M「ただ雇用と住宅がこのまま良くなっていけるならば、それが国内景気が良くな
る事に繋がり、中国経済減速の影響を打ち消す期待はあるかもな。」

T「ある意味、QE2の好影響がここに来てようやく出てきた可能性もあるのかも知
れない。」

M「確かに。昨年11月から今年6月まで実施されたQE2が本当に米経済に好影響だっ
たのかという疑問抱く向きは多い。その疑問が乏しくなれば、ある意味QE3もやり
やすくなる。」

T「でも、このまま米景気回復が鮮明になっていけばQE3はやらないだろう。」

M「いや、この景気回復を腰折れさせずに本格的な回復へと向かわすには、やはり
QE3で追い討ちをかけるべきだろう。欧州債務懸念だって今後強まることになるの
は避けられないんだから。その影響が米経済に本格的に出てくる前に、米国は手を
打つという期待はありそうだけどな。

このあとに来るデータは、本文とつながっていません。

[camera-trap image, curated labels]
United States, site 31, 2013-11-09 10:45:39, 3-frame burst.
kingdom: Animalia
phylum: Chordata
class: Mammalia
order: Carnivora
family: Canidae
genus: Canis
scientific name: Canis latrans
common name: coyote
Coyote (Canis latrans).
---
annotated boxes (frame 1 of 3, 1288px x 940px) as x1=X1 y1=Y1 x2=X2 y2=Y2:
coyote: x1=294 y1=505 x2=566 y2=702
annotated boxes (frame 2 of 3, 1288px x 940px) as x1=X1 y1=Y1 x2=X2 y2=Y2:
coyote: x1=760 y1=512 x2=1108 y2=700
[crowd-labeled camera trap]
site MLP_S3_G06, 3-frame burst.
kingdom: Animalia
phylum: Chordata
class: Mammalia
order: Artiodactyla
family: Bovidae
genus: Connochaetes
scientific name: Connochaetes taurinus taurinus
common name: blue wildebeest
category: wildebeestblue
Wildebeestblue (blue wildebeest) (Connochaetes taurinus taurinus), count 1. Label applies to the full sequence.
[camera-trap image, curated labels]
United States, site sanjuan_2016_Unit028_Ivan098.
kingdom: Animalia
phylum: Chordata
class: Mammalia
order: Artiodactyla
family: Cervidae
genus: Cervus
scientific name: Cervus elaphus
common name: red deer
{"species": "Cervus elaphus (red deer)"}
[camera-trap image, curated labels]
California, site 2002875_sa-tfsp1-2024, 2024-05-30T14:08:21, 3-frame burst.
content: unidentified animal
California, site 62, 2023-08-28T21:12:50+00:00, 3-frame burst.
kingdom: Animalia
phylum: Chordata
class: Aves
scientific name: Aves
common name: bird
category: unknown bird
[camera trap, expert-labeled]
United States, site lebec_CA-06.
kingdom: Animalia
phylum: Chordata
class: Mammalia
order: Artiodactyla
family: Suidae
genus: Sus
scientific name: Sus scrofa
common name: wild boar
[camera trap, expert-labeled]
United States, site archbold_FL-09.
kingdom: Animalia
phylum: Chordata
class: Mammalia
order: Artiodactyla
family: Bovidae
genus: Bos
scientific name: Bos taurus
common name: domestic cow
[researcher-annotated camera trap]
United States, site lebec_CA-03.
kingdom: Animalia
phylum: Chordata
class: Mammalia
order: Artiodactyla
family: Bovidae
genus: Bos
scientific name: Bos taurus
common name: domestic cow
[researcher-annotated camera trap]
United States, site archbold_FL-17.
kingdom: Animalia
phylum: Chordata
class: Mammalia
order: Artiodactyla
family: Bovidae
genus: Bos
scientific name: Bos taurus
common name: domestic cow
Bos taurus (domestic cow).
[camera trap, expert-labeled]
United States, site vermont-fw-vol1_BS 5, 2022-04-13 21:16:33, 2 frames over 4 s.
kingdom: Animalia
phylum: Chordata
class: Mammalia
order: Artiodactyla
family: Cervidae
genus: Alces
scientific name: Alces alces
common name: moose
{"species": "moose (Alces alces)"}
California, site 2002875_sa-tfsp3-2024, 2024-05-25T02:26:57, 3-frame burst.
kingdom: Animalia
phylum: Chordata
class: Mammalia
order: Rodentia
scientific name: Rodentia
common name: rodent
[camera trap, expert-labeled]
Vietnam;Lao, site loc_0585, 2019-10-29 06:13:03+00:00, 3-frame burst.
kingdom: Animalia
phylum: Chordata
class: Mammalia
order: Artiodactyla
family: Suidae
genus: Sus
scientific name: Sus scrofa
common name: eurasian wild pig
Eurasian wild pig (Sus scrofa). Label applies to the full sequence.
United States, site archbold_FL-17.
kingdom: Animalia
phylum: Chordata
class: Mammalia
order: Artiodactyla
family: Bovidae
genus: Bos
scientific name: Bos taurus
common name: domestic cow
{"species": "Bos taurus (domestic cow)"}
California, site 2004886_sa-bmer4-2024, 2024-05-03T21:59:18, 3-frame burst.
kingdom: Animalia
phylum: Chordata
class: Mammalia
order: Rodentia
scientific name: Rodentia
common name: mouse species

」

T「そうなれば良いけどな。」

M「まあ来年の次回FOMCで、FRBはどういう見解を示すのか注目だな。次回QE3に踏
み切るという可能性は乏しくなっているといえるが、その可能性を示すのかどうか
・・・。」

T「そうだな。取りあえず今年も残すところ1週間だ。今年は色々あったが、最後
はしっかりと上昇し来年相場へと繋げたいモンだ。」

M「ああ。期待したいモンだ。最後、1週間気を引き締めて相場に取り組みたい。」